--- Start ---

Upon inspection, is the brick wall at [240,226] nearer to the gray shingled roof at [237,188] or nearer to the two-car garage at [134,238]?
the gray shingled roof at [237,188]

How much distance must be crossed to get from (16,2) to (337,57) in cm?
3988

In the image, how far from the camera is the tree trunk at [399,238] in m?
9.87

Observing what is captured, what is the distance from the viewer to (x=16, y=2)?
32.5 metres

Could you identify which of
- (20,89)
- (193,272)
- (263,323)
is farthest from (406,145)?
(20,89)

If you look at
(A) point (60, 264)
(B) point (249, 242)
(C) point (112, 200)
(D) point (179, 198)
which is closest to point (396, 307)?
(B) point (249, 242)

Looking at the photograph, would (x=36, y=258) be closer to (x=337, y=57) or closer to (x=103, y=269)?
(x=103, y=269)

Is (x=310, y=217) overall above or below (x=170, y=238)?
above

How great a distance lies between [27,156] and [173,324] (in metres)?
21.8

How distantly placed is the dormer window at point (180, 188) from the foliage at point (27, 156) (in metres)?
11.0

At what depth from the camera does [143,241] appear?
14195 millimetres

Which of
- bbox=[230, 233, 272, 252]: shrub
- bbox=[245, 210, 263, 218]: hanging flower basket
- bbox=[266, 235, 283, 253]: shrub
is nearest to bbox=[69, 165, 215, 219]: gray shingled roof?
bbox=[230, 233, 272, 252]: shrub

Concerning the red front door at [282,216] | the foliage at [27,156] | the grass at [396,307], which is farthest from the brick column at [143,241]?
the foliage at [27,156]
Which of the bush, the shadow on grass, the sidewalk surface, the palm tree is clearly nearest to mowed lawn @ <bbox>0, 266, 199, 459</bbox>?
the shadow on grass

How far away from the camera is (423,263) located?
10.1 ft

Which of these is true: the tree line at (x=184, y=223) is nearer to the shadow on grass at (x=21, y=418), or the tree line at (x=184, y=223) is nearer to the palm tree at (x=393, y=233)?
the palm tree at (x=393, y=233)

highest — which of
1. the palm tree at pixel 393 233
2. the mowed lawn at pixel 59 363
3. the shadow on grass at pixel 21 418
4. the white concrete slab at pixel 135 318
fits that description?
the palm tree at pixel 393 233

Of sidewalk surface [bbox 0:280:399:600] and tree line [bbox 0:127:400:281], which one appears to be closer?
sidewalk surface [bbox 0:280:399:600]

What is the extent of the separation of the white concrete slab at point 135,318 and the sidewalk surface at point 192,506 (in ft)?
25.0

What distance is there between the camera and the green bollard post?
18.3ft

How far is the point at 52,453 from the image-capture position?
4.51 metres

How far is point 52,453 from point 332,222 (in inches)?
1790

--- End ---

EXERCISE TASK. Rewrite all of the entries above, replacing "dormer window" with "attic window" and leaving everything else unchanged.

OUTPUT.
Upon inspection, is the brick wall at [240,226] nearer to the gray shingled roof at [237,188] or nearer to the two-car garage at [134,238]?
the gray shingled roof at [237,188]

How much distance must be crossed to get from (16,2) to (337,57) in cm?
3988

In the image, how far from the camera is the tree trunk at [399,238] in m?
9.87

Observing what is captured, what is the distance from the viewer to (x=16, y=2)?
32.5 metres

Could you identify which of
- (20,89)
- (193,272)
- (263,323)
is farthest from (406,145)?
(20,89)

If you look at
(A) point (60, 264)
(B) point (249, 242)
(C) point (112, 200)
(D) point (179, 198)
which is closest to point (396, 307)?
(B) point (249, 242)

Looking at the photograph, would (x=36, y=258) be closer to (x=337, y=57) or closer to (x=103, y=269)?
(x=103, y=269)

Is (x=310, y=217) overall above or below (x=170, y=238)?
above

How great a distance lies between [27,156] and [173,324] (in metres)?
21.8

How distantly placed is the attic window at point (180, 188) from the foliage at point (27, 156) (in metres)?
11.0

At what depth from the camera does [143,241] appear?
14195 millimetres

Which of
- bbox=[230, 233, 272, 252]: shrub
- bbox=[245, 210, 263, 218]: hanging flower basket
- bbox=[266, 235, 283, 253]: shrub
is nearest to bbox=[69, 165, 215, 219]: gray shingled roof?
bbox=[230, 233, 272, 252]: shrub

Concerning the red front door at [282,216] | the foliage at [27,156] | the grass at [396,307], which is farthest from the brick column at [143,241]?
the foliage at [27,156]
Which of the bush, the shadow on grass, the sidewalk surface, the palm tree is clearly nearest to mowed lawn @ <bbox>0, 266, 199, 459</bbox>?
the shadow on grass

How far away from the camera is (423,263) located?
10.1 ft

Which of these is true: the tree line at (x=184, y=223) is nearer to the shadow on grass at (x=21, y=418), or the tree line at (x=184, y=223) is nearer to the palm tree at (x=393, y=233)?
the palm tree at (x=393, y=233)

highest — which of
1. the palm tree at pixel 393 233
2. the mowed lawn at pixel 59 363
3. the shadow on grass at pixel 21 418
4. the white concrete slab at pixel 135 318
fits that description?
the palm tree at pixel 393 233

Of sidewalk surface [bbox 0:280:399:600] and tree line [bbox 0:127:400:281], which one appears to be closer?
sidewalk surface [bbox 0:280:399:600]

What is the extent of the separation of the white concrete slab at point 135,318 and the sidewalk surface at point 192,506 (in ft)?
25.0

What distance is there between the camera and the green bollard post?
18.3ft

How far is the point at 52,453 from the image-capture position?
4.51 metres

How far is point 52,453 from point 332,222 (in inches)?
1790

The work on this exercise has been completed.